Co-Authored-By: Claude Sonnet 4.6 <noreply@anthropic.com>
2026-04-09 19:59:34 -07:00 · 2026-04-09 19:59:34 -07:00 · 273049b705
parent ce2306c4e5
commit 273049b705
1 changed files with 75 additions and 1 deletions
--- a/docs/ADR/ADR-0008-adaptive-query-routing-intent-history.md
+++ b/docs/ADR/ADR-0008-adaptive-query-routing-intent-history.md
@ -171,5 +171,79 @@ Changing which types map to which model slot requires updating this contract.
 ### Open questions
 - Whether the classifier should be upgraded to a more capable model in the future (at the cost of latency/resources)
 - Whether `PLATFORM` should eventually split into sub-types (e.g. `PLATFORM_METRICS` vs `PLATFORM_BILLING`) as the platform data schema grows
 ---
 ## Future Path: Discriminative Classifier Pipeline
 ### The fundamental problem with the current design
 The LLM classifier is a **generative model doing discriminative work**. Generating tokens to produce a 4-class label wastes orders of magnitude more compute than the task requires, introduces non-determinism, and forces prompt engineering as a substitute for proper model design. The rules in RC-01–RC-06 exist precisely to compensate for this architectural mismatch.
 The current design is correct as a **bootstrap mechanism** — it lets the system operate before labeled training data exists. But it should not be the steady-state architecture.
 ### Target architecture
 A layered pipeline where each layer is only invoked if the previous layer cannot produce a confident answer:
 ```
 Query
  │
  ▼
 [Layer 1] Hard rules (RC-01, RC-02)          ← O(1), deterministic
  │ no match
  ▼
 [Layer 2] Embedding similarity classifier     ← ~1ms, CPU, no LLM
  │ confidence < threshold
  ▼
 [Layer 3] LLM classifier (current design)     ← fallback only
  │
  ▼
 Classification result
 ```
 In steady state, Layer 3 should handle fewer than 5% of requests — only genuinely ambiguous queries that neither rules nor the trained classifier can resolve with confidence.
 ### Layer 2: Embedding similarity classifier
 `bge-m3` is already running in the stack. The right move is to reuse it as the backbone of a lightweight discriminative classifier rather than adding a second LLM.
 **Implementation:**
 1. Embed each query using `bge-m3` → fixed-size vector representation
 2. Train a logistic regression (or SVM with RBF kernel) over those embeddings on a labeled dataset of `(query, type)` pairs
 3. At inference: embed query → dot product against class centroids → argmax with confidence score
 4. If `max(softmax(logits)) < threshold` (e.g. 0.85), fall through to Layer 3
 This is microseconds of CPU inference, not LLM inference. No GPU, no Ollama call, no prompt templating.

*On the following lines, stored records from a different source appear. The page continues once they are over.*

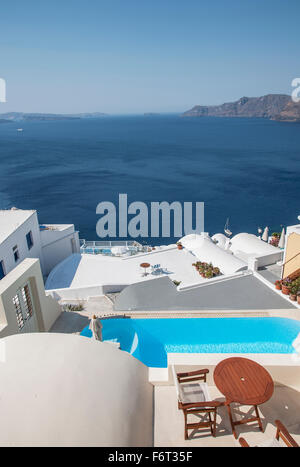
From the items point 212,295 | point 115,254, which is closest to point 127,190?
point 115,254

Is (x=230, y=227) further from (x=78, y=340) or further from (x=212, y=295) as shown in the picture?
(x=78, y=340)

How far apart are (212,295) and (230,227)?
112 feet

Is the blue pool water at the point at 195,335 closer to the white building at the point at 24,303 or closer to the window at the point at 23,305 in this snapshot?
the white building at the point at 24,303

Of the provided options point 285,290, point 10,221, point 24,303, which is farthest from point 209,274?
point 10,221

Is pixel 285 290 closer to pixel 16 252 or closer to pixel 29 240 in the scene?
pixel 16 252

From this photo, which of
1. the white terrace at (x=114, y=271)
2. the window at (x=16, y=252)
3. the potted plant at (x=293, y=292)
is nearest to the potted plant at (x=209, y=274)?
the white terrace at (x=114, y=271)

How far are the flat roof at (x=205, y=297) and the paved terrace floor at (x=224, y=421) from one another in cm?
652

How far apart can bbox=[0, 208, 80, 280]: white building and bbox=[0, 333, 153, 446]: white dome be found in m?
13.3

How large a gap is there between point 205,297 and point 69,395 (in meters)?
10.1

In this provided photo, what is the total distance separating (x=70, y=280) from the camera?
20172mm

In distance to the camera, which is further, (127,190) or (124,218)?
(127,190)

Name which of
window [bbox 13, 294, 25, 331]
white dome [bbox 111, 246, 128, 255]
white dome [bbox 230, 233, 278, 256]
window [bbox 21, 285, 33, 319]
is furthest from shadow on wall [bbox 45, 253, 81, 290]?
white dome [bbox 230, 233, 278, 256]

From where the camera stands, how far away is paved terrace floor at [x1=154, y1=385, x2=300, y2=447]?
5449 millimetres

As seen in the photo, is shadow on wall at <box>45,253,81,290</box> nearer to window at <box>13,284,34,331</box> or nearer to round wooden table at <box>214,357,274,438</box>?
window at <box>13,284,34,331</box>
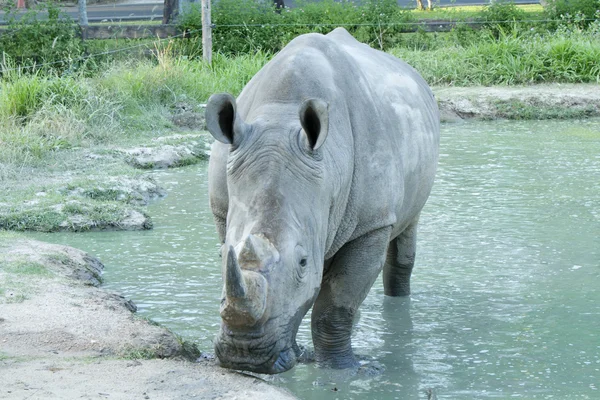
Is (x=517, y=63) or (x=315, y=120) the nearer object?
(x=315, y=120)

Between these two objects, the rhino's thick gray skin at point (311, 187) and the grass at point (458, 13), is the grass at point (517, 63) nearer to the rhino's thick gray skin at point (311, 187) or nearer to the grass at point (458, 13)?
the grass at point (458, 13)

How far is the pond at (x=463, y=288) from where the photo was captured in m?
5.27

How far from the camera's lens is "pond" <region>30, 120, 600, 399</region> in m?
5.27

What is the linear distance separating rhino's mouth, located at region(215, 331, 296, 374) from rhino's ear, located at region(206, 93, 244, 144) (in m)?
0.87

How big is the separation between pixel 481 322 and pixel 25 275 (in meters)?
2.88

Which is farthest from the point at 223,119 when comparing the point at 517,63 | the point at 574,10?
the point at 574,10

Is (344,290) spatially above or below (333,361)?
above

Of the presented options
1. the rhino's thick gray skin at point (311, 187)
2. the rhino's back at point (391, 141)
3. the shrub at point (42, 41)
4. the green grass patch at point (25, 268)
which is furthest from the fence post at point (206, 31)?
the rhino's thick gray skin at point (311, 187)

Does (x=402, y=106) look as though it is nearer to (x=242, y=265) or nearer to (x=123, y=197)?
(x=242, y=265)

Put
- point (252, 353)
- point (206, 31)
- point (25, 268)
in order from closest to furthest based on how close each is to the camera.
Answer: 1. point (252, 353)
2. point (25, 268)
3. point (206, 31)

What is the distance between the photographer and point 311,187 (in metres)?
4.27

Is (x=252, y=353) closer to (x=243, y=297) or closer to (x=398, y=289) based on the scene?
(x=243, y=297)

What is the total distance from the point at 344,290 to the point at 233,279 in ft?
5.14

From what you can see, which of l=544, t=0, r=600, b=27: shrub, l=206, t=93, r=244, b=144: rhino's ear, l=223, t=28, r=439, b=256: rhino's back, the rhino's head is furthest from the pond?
l=544, t=0, r=600, b=27: shrub
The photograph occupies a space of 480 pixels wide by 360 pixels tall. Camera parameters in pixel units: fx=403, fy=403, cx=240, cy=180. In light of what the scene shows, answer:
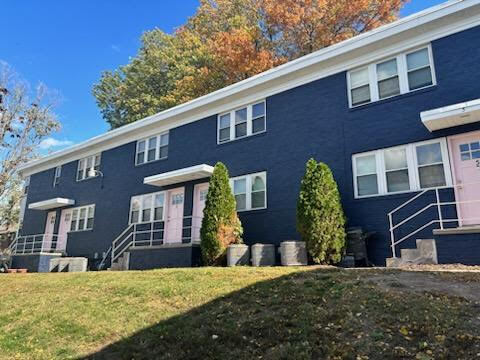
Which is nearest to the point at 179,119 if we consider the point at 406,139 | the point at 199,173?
the point at 199,173

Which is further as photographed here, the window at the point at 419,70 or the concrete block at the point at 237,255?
the concrete block at the point at 237,255

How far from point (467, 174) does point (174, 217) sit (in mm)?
10420

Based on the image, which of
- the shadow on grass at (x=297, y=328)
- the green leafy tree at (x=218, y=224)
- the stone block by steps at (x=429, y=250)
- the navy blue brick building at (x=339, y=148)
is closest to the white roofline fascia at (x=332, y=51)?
the navy blue brick building at (x=339, y=148)

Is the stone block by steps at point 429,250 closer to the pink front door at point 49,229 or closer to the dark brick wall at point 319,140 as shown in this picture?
the dark brick wall at point 319,140

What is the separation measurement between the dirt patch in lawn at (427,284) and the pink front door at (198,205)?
8.52 m

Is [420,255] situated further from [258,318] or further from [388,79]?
[388,79]

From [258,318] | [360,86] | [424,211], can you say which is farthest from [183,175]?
[258,318]

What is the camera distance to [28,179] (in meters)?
25.8

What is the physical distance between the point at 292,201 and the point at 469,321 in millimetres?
7903

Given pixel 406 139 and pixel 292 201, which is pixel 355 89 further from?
pixel 292 201

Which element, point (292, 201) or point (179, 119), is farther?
point (179, 119)

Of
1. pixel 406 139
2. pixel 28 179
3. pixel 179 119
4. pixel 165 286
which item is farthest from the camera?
pixel 28 179

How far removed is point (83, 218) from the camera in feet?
A: 67.1

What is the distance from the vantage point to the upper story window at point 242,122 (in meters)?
14.4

 ### The data flywheel: `classify_history_store` as training set
 Every session already generates labeled examples. `classify_history_store` stores `(topic_snippet, type)` pairs that are implicitly validated by the system — if the user continued the conversation without correcting the assistant, the classification was likely correct.
 ```
 classify_history_store → periodic export → labeled dataset → retrain classifier
 ```
 The LLM classifier is the **teacher**. The embedding classifier is the **student**. This is knowledge distillation without the overhead of explicit distillation training — the teacher labels production traffic automatically.

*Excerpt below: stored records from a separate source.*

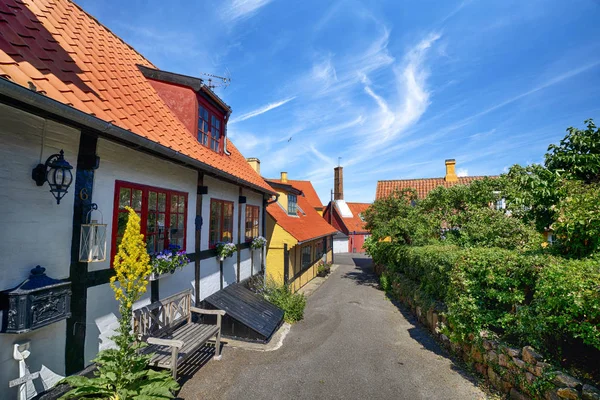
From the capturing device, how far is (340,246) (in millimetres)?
37281

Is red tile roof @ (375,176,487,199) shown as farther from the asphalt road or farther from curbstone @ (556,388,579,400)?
curbstone @ (556,388,579,400)

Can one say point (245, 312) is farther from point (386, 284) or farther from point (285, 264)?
point (386, 284)

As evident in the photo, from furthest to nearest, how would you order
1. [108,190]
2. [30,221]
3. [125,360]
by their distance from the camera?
[108,190], [125,360], [30,221]

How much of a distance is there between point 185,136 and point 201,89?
58.3 inches

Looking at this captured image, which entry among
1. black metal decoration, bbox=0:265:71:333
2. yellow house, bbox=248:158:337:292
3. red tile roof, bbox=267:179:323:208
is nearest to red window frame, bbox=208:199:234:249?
yellow house, bbox=248:158:337:292

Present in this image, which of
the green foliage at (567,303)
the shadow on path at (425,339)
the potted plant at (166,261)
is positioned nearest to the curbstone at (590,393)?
the green foliage at (567,303)

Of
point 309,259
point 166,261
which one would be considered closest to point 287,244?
point 309,259

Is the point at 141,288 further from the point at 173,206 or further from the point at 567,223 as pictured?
the point at 567,223

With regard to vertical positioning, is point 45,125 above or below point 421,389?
above

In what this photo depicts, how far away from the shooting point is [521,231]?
28.9 ft

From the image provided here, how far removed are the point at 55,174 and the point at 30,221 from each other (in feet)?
1.84

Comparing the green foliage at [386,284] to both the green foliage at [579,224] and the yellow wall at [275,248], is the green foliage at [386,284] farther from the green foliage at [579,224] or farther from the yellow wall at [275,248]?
the green foliage at [579,224]

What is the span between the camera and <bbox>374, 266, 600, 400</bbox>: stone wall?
151 inches

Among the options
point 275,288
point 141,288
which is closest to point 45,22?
point 141,288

 **Data collection trigger:** When `classify_history_store` accumulates N sessions (suggested: 500), export and retrain. The classifier improves continuously without human labeling.

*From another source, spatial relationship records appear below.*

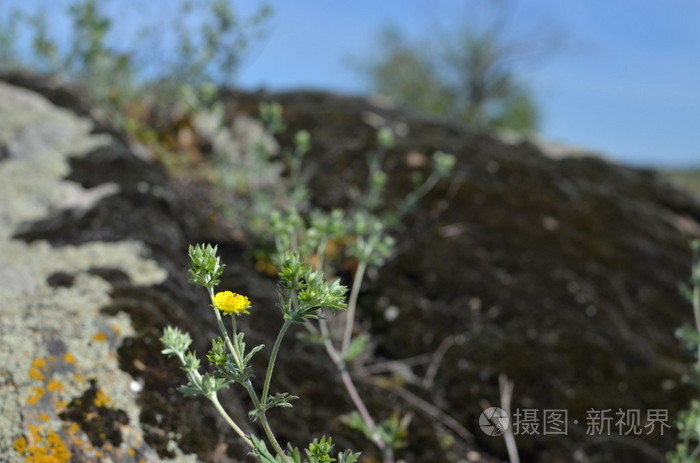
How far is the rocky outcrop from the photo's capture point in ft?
7.85

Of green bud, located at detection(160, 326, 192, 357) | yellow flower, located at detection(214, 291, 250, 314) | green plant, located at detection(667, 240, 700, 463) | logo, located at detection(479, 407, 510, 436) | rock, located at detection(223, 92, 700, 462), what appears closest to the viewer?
yellow flower, located at detection(214, 291, 250, 314)

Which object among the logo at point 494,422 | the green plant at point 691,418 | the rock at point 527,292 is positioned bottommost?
the logo at point 494,422

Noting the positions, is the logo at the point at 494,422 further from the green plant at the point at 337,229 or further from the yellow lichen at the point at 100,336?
the yellow lichen at the point at 100,336

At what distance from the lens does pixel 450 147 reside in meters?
5.98

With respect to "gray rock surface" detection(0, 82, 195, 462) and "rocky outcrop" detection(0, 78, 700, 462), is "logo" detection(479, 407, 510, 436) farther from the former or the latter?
"gray rock surface" detection(0, 82, 195, 462)

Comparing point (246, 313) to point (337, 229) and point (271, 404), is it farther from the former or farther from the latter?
point (337, 229)

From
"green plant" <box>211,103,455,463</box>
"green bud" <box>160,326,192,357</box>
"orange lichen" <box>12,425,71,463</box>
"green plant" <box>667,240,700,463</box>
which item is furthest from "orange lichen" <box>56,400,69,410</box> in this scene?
"green plant" <box>667,240,700,463</box>

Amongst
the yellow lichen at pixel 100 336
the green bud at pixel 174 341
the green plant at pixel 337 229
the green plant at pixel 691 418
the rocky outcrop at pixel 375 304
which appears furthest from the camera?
the green plant at pixel 337 229

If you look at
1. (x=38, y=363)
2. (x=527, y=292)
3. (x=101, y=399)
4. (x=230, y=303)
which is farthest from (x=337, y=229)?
(x=527, y=292)

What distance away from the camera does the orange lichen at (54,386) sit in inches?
89.7

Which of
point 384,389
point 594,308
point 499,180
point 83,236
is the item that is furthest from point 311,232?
point 499,180

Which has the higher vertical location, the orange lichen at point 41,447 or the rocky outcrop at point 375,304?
the orange lichen at point 41,447

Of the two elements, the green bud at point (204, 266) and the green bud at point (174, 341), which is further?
the green bud at point (174, 341)

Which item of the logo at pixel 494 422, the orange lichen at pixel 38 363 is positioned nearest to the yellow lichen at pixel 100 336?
the orange lichen at pixel 38 363
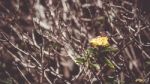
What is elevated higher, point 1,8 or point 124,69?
Result: point 1,8

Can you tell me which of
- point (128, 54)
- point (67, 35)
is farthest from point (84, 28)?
point (128, 54)

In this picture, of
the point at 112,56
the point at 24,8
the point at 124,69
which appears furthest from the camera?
the point at 24,8

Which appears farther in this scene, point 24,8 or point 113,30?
point 24,8

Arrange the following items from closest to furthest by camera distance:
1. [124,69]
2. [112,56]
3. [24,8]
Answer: [112,56], [124,69], [24,8]

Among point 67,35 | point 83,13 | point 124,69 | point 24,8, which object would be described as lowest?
point 124,69

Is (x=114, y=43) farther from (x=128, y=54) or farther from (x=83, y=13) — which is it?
(x=83, y=13)

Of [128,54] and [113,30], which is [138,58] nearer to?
[128,54]

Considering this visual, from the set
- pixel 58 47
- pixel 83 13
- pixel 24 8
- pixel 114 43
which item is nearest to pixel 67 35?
pixel 58 47
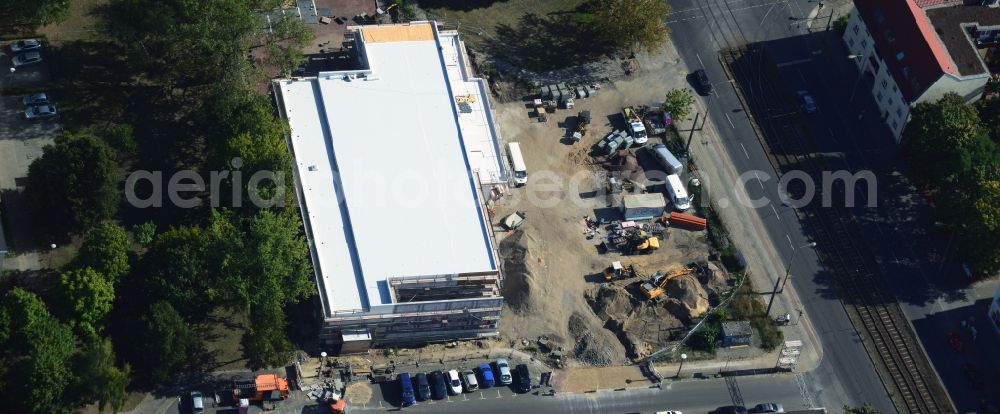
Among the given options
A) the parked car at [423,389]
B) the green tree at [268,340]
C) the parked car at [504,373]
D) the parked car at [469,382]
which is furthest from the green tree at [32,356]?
the parked car at [504,373]

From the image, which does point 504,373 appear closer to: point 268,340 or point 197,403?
point 268,340

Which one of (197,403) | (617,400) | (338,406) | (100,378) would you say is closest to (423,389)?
(338,406)

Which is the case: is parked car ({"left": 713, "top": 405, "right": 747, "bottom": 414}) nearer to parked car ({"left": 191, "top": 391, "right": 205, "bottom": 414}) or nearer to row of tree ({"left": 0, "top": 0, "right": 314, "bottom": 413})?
row of tree ({"left": 0, "top": 0, "right": 314, "bottom": 413})

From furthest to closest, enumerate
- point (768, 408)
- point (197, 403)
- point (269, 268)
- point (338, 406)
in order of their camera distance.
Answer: point (768, 408) < point (269, 268) < point (338, 406) < point (197, 403)

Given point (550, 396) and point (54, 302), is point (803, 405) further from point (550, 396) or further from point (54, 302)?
point (54, 302)

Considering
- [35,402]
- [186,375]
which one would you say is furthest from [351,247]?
[35,402]

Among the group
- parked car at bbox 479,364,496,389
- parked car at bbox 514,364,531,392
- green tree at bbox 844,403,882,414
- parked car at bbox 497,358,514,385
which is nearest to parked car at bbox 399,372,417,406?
parked car at bbox 479,364,496,389
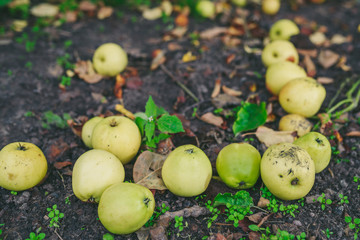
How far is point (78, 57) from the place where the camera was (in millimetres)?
4547

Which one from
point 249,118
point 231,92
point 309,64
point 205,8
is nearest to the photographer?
point 249,118

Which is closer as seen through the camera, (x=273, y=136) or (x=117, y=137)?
(x=117, y=137)

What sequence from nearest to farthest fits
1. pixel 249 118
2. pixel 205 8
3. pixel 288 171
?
pixel 288 171 < pixel 249 118 < pixel 205 8

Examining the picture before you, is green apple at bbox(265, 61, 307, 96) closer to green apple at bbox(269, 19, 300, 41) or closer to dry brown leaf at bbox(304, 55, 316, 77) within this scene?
dry brown leaf at bbox(304, 55, 316, 77)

 ### Caller-declared type (for platform-injected prompts)
 The platform generates `PLATFORM` prompts — it always knows the type at generation time. Adding a `query_type` field to `AgentRequest` (proto field 7) allows the caller to declare the type explicitly. When set, all three classifier layers are bypassed entirely.
 This makes RC-01 and RC-02 redundant for platform-generated traffic and eliminates the only remaining case where a generative model is used to classify structured platform data.
 ### Convergence path
 | Phase | What changes | Expected Layer 3 traffic |
 |---|---|---|
 | Now (bootstrap) | LLM classifier for all unmatched queries | ~95% |
 | Phase 1 | Collect labels via `classify_history_store` | ~95% |
 | Phase 2 | Deploy embedding classifier (Layer 2) | ~10–20% |
 | Phase 3 | Caller-declared type for platform prompts | <5% |
 | Phase 4 | LLM classifier becomes anomaly handler only | <2% |
 Phase 2 is the highest-leverage step: it replaces the most frequent code path (LLM inference per request) with a CPU-only operation, with no change to the routing contract or the downstream graph.